L’aggiornamento del DEF fa ben sperare (o no). Aspettiamo la legge di bilancio

nadefdi Riccardo Ottanta

Def 2019, indicazioni di massima per la scuola. E’ un buongiorno con qualche nuvola. Solo la legge di Bilancio 2020 darà la risposta definitiva.

 

Nadef 2019, “se il buongiorno si vede dal mattino”…

Nadef 2019, sembra che le promesse possano concretizzarsi. L’orizzonte, però non è sgombro di nuvole. Fuori metafora, nel documento soni presenti degli elementi contradditori.
Iniziamo dalle novità.


Si legge a pagina 87
Nel comparto della scuola pubblica occorrono politiche dirette a limitare le classi troppo affollate e valorizzare, anche economicamente, il ruolo dei docenti, potenziare il piano nazionale per l’edilizia scolastica, garantire, con le Regioni, la gratuità degli asili nido e dei micro-nidi, ampliandone l’offerta soprattutto nel Mezzogiorno nonché quella del percorso scolastico per gli studenti provenienti da famiglie con redditi medio-bassi. Saranno contrastati infine la dispersione scolastica e il bullismo.”

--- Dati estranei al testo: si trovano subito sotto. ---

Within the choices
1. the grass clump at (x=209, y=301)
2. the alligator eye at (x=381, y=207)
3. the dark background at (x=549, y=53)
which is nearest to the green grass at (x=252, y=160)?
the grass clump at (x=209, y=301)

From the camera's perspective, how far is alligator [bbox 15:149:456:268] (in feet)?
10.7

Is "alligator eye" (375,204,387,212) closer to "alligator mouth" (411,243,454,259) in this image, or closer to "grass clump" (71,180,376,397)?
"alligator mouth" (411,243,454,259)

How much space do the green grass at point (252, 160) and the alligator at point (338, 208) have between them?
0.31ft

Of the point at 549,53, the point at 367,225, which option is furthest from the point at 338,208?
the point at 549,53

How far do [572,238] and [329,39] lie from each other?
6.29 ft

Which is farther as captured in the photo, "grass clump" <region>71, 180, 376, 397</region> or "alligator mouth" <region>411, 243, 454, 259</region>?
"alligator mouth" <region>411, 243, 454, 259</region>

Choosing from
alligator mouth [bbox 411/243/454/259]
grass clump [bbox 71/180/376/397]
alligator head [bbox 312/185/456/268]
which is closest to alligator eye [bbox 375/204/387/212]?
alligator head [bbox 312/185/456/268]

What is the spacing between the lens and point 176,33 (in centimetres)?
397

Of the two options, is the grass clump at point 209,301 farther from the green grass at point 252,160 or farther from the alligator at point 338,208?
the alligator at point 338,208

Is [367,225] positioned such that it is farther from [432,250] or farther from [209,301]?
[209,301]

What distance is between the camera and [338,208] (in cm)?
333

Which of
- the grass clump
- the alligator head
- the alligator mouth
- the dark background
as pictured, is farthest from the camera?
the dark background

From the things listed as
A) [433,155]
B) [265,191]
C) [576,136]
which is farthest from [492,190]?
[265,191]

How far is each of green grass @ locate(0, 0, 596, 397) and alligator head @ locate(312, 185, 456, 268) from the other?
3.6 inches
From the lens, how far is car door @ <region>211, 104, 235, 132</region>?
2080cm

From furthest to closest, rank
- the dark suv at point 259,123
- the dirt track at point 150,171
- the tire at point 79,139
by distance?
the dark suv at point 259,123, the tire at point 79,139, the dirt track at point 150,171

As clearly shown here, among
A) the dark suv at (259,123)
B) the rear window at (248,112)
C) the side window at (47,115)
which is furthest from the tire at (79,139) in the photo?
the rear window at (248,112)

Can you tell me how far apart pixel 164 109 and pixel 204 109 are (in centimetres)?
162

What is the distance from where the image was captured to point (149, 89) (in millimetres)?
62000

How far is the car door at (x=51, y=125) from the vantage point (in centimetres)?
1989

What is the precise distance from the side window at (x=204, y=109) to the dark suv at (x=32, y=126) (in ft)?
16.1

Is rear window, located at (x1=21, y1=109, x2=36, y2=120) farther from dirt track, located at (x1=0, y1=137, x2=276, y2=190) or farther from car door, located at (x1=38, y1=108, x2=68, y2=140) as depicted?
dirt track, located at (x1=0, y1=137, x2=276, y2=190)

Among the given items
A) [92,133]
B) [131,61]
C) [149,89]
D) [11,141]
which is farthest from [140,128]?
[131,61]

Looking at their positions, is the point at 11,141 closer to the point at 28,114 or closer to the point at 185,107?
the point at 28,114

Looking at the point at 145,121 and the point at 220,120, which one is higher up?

Gli elementi contradditori

L’impegno di valorizzare economicamente la funzione docente, però sembra entrare in contraddizione con quanto si legge a pagina 40-41 “Dopo aver segnato tassi di crescita negativi dal 2011, nel 2018 i redditi da lavoro dipendente della PA sono tornati a crescere ad un ritmo sostenuto (3,3 per cento su base nominale), sulla scorta della dinamica delle retribuzioni pro-capite. Nel 2019 la previsione sconta, fra l’altro, la conclusione della tornata contrattuale 2016-2018 ed il maggior numero di pensionamenti attesi già dal 2019 per effetto della c.d. ‘Quota 100’, l’effetto complessivo è di un incremento dello 0,3 per cento nell’anno.
Nel triennio 2020-2022 la spesa per redditi aumenta in media dello 0,6 per cento.
L’incidenza sul PIL risulta pertanto in calo, dal 9,7 del 2019 al 9,2 per cento del PIL
nel 2022, confermando sostanzialmente le proiezioni del DEF.”

Azzardo un’ipotesi. Il suddetto passaggio era prevedibile, tenendo presente che i contratti pubblici sono normati dal D.lvo 29/93 che vincola gli aumenti al tasso d’inflazione programmata.
Probabilmente la valorizzazione economica dei docenti, se si concretizzerà, sarà prevista da una norma contenuta nella Legge di Bilancio 2020.

Altro elemento contradditorio, forse quello più significativo è stato rilevato dal quotidiano “Il Sole 24ore”.
“Altro che 3 miliardi in più a scuola e università come promesso dal ministro Lorenzo Fioramonti. La manovra 2020 potrebbe addirittura riservare un taglio dei fondi all’istruzione. Almeno stando alla nota di aggiornamento al Def, la cosiddetta Nadef, che rivede al ribasso (dal 3,5 al 3,4%) la quota di spesa pubblica in percentuale sul Pil dedicata al mondo dell’education rispetto alle previsioni del Documento di Economia e finanza di aprile. Un taglio dello 0,1% che, se confermato nella legge di bilancio, vorrebbe dire 1,8 miliardi in meno già dall’anno prossimo alla lunga filiera che parte dalle scuole dell’infanzia e arriva agli atenei.”

Concludendo la situazione non pare chiara. Gli impegni, che richiederanno non poche risorse, sembrano essere sconfessati dai vincoli di bilancio.
Ogni dubbio sarà risolto, quando potremo leggere la legge di Bilancio 2020.